= Paul of Edessa (translator) =

Mar Paul (Syriac: Pawla), usually known as Paul of Edessa or Paul of Cyprus, was the Byzantine Syriac Orthodox metropolitan of Edessa who was forced to abandon his see between about 602 and 629, when it fell under the Sasanian Empire. He was an important translator of Greek theological works into Syriac. He should not be confused with the Bishop Paul of Edessa who died in 526.

According to Jacob of Edessa, Paul fled to Egypt with many other bishops to escape the Sasanian invasion and occupation of Mesopotamia precipitated by the defection and rebellion of Narses, governor of Mesopotamia, who seized Edessa with Sasanian support in 602–03. He then fled Egypt for Cyprus to escape the Sasanian conquest of Egypt in 618–621. At the time of his translation work on Cyprus he was described as an archimandrite (supervisor of abbots). Paul probably came out of the monastic complex of Qenneshre. (Note: That monks from Qenneshre had gone into exile by the 620s is proved by the reference to 20 such monks killed in the Slavic attack on Crete in 623.) A scribal notation in a manuscript dated to 675, refers to a Syriac version of the Gloria in excelsis of Athanasius of Alexandria as "translated by Paul, according to the tradition of Qenneshre".

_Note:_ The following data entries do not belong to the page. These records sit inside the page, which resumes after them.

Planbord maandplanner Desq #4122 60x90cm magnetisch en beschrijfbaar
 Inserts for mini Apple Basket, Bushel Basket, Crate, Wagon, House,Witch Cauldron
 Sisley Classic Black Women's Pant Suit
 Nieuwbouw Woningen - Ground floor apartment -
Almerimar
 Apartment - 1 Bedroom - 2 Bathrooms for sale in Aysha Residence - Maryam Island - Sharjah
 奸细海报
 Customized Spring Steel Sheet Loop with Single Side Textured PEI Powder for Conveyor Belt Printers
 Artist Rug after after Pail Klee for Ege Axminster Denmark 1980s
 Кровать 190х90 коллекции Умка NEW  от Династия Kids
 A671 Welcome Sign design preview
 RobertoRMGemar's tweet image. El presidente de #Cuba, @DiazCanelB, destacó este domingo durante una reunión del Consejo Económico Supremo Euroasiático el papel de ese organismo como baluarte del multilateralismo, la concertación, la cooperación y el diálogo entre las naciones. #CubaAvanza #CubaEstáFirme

In 623 or 624, during his time on Cyprus, Paul revised an earlier translation of the complete Discourses of Gregory of Nazianzus and the Commentaries of Pseudo-Nonnos. His edition survives in its entirety. On Cyprus, he also translated a collection of 295 hymns (maʿnyoto, antiphons) by Severus of Antioch, John bar Aphtonia, John Psaltes and others. This translation, made between 619 and 629, was revised by Jacob of Edessa in 675 to make it more literal. According to Jacob's note of explanation, the hymns were "translated from the Greek tongue into the Edessene or Syriac speech by the saintly Mar Paul who was bishop of the city of Edessa, while he was in the island of Cyprus, in flight from the Persians"

Paul may also be the translator of the famous pericope in the Gospel of John (7:50–8:12) concerning the woman taken in adultery, which is not found in the earliest Syriac New Testament manuscripts of the Peshitta and Ḥarqlean versions. It was attributed to a certain "Abbas Pawla" (Abbot Paul), which is generally assumed to be Paul of Edessa, although Paul of Tella, a contemporary and also an exile from the Sasanian invasion, has been suggested.

At least one Syriac Orthodox liturgical calendar commemorates Paul on 23 August as "Paul, bishop of Edessa, who translated the books".